Researchers have identified a compound that potently inhibits the replication of human coronaviruses, including those causing SARS and MERS, and could lead to antiviral drugs to stop them in their tracks.
Severe acute respiratory syndrome-associated coronavirus (SARS-CoV) is an infectious and potentially deadly form of pneumonia that emerged in the Guangdong province of southern China in 2002 and caused more than 8,000 infections and 774 deaths before being brought under control.
The related Middle East respiratory syndrome coronavirus (MERS-CoV) which emerged in Saudi Arabia in 2012, is less transmissible, but more virulent. There have been 636 confirmed cases of the virus, including 193 fatalities.
In the new study, led by Volker Thiel of the University of Bern in Switzerland, scientists screened more than 16,500 compounds for antiviral activity by adding them to cell cultures derived from human lung tissue. They identified a small molecule called K22 which effectively inhibited all the coronaviruses tested1.

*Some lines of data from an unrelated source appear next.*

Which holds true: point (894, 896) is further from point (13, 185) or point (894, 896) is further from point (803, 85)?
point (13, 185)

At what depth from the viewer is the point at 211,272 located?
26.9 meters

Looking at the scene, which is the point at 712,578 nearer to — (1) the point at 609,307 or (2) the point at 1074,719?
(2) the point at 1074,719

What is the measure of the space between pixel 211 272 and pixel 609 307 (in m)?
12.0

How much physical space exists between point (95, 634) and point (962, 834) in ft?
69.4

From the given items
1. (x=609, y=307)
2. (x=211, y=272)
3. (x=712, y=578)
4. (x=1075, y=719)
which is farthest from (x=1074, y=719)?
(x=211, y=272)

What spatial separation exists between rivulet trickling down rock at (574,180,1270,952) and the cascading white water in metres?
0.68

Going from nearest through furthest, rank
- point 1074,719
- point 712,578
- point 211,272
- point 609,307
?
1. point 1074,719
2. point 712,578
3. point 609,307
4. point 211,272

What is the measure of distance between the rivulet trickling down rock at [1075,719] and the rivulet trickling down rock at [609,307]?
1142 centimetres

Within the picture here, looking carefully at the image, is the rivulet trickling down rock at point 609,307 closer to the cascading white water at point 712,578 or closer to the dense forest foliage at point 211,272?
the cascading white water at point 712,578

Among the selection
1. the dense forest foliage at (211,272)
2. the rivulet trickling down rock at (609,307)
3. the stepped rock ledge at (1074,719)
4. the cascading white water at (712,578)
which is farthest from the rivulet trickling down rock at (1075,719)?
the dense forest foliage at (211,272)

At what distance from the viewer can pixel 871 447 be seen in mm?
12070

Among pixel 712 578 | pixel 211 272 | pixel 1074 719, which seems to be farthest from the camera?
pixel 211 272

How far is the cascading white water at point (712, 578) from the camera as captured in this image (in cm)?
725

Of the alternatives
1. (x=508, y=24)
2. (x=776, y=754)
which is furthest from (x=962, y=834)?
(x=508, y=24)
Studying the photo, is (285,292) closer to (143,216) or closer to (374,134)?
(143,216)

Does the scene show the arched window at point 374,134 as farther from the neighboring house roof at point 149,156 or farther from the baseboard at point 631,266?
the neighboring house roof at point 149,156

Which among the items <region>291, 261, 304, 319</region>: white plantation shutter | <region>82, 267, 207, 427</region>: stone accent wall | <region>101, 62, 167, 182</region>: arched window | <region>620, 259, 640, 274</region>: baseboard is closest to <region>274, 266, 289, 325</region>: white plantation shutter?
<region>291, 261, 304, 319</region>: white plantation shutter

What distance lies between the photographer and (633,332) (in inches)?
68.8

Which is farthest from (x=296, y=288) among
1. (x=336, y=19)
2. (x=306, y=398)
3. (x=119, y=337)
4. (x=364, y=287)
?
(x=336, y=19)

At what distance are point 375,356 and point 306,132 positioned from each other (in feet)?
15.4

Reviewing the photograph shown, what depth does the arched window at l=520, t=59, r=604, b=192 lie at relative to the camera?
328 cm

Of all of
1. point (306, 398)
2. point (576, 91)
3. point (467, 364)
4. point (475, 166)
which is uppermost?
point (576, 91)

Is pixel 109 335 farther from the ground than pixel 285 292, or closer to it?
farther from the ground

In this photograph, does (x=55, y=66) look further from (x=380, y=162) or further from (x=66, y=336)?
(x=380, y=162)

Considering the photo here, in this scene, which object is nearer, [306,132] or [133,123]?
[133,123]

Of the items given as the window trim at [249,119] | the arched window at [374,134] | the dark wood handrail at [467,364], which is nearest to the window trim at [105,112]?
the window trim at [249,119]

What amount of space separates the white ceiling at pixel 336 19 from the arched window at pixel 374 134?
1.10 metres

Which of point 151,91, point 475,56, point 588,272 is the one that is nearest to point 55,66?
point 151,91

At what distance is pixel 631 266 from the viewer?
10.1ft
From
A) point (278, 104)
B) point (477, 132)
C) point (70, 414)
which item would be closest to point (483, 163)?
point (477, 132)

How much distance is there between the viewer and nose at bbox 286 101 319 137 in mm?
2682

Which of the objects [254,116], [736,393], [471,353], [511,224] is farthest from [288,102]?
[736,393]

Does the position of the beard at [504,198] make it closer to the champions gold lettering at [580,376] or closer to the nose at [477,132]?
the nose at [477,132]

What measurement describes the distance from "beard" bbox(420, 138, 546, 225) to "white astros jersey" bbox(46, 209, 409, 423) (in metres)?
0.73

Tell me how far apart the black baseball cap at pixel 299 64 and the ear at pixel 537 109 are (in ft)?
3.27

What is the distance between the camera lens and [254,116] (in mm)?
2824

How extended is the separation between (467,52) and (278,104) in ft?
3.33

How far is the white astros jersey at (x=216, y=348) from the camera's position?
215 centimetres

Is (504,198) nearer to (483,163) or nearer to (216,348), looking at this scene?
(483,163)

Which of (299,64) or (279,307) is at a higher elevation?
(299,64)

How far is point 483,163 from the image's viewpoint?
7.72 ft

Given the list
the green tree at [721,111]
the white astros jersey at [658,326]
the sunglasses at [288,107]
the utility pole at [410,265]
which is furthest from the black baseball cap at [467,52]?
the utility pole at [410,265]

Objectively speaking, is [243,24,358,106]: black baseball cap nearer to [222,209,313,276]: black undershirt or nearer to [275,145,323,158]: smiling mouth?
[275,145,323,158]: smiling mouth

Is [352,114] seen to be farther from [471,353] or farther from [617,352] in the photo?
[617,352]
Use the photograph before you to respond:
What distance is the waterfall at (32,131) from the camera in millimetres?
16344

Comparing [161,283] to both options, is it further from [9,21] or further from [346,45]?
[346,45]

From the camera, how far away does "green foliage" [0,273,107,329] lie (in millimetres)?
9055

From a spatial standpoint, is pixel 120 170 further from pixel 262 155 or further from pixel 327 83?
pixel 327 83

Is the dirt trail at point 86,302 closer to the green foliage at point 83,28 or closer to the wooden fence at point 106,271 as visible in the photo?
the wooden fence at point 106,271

A further series of experiments revealed its mode of action. In order to replicate, coronaviruses usurp and reorganize the membrane of its host cell to form vesicles, within which new viral particles are assembled. K22 blocks this early and crucial step of the coronavirus life cycle.
“The most exciting aspect of the discovery is that K22 targets a step in the viral life cycle that was not known to be druggable,” says Thiel. “People have to get vaccinated before the infection, [but] a small compound would have the advantage [to treat] infected people.”
Thiel pointed out that developing the drug for clinical application was a long and expensive path. “It would involve optimization of K22 based on its structure to obtain a tolerable and effective drug, in vivo assessment in animal models, and clinical trials in humans.”
In April, the Saudi Arabian government announced it had entered talks with pharmaceutical companies about manufacturing a MERS-CoV vaccine, and earlier this month two teams of researchers independently reported the identification of antibodies that can neutralize the virus.